Award season is in full swing, and this year’s National Book Award finalists have just been announced on MSNBC’s “Morning Joe”. After two years in a row of the fiction finalists numbering four women versus one male author, the gender count is reversed this time. The list also includes some very well-known names (Junot Díaz, fresh off his Genius Grant, is a previous Pulitzer winner; Dave Eggers is a former Pulitzer finalist; and Louse Erdrich is a former NBCC Award winner). This is something of a departure from the more obscure focus of recent years.
In nonfiction, Anthony Shadid got a posthumous nod after he dies while reporting from Syria.

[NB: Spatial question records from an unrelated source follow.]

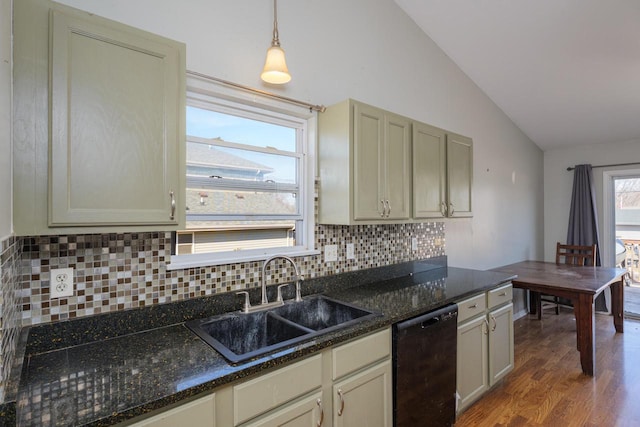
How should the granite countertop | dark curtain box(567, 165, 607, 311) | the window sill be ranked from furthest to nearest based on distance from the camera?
dark curtain box(567, 165, 607, 311) < the window sill < the granite countertop

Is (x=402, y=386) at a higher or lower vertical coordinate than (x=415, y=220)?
lower

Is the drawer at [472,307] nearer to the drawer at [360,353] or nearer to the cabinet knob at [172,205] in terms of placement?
the drawer at [360,353]

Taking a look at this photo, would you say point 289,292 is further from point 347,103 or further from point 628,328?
point 628,328

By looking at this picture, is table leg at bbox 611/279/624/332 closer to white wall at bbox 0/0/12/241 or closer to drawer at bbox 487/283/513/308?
drawer at bbox 487/283/513/308

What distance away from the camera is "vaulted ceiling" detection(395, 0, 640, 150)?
257cm

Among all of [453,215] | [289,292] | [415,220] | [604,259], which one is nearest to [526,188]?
[604,259]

Here’s a list of the finalists in all four categories with bonus links and excerpts where available:
Fiction:
- This Is How You Lose Her by Junot Díaz (The Millions review, Díaz’s Year in Reading, a Top Ten book)
- A Hologram for the King by Dave Eggers (excerpt [pdf], a former Top Ten book)

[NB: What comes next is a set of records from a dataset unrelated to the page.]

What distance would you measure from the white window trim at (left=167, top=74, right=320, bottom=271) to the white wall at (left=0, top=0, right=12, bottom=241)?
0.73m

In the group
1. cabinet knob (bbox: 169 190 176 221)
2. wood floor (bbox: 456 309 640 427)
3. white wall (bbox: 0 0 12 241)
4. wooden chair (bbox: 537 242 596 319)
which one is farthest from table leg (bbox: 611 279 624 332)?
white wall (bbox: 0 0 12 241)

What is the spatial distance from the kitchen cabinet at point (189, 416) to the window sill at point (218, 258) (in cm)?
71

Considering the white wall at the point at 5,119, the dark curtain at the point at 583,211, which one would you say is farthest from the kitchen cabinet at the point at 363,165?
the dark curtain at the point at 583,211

- The Round House by Louise Erdrich (excerpt)
- Billy Lynn’s Long Halftime Walk by Ben Fountain (The Millions interview, excerpt)
- The Yellow Birds by Kevin Powers (excerpt)
Nonfiction:
- Iron Curtain: The Crushing of Eastern Europe, 1945-1956 by Anne Applebaum
- Behind the Beautiful Forevers: Life, Death, and Hope in a Mumbai Undercity by Katherine Boo (excerpt)

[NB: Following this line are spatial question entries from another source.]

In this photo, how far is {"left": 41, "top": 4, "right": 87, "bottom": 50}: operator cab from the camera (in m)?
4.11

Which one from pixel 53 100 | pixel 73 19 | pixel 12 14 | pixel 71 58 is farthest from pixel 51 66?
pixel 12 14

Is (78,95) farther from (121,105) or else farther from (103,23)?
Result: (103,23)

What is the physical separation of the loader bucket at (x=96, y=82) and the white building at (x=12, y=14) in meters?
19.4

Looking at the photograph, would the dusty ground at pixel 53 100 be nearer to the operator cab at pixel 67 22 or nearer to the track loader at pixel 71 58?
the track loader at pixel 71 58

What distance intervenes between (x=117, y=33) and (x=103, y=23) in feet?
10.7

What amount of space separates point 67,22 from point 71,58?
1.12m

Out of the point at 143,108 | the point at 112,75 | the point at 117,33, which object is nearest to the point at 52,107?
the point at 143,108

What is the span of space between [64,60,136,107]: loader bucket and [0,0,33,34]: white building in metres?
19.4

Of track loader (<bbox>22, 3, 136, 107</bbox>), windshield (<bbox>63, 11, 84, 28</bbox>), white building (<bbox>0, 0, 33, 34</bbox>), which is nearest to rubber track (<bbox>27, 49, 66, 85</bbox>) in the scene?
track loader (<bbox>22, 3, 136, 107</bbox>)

- The Passage of Power: The Years of Lyndon Johnson, Volume 4 by Robert Caro (The Millions review, excerpt)
- The Boy Kings of Texas by Domingo Martinez
- by Anthony Shadid (“Remembering Anthony Shadid in Beirut“, excerpt)
Poetry:
- Bewilderment: New Poems and Translations by David Ferry
- Heavenly Bodies by Cynthia Huntington
- Fast Animal by Tim Seibles (excerpt)
- Night of the Republic by Alan Shapiro (excerpt)
- Meme by Susan Wheeler (excerpt)
Young People’s Literature:
- Goblin Secrets by William Alexander
- Out of Reach by Carrie Arcos (excerpt)
- Never Fall Down by Patricia McCormick
- Endangered by Eliot Schrefer
- Bomb: The Race to Build — and Steal — the World’s Most Dangerous Weapon by Steve Sheinkin (excerpt)
This is How You Lose Her came out less than a month ago and it’s already being considered? Can’t imagine why this award is losing its prestige.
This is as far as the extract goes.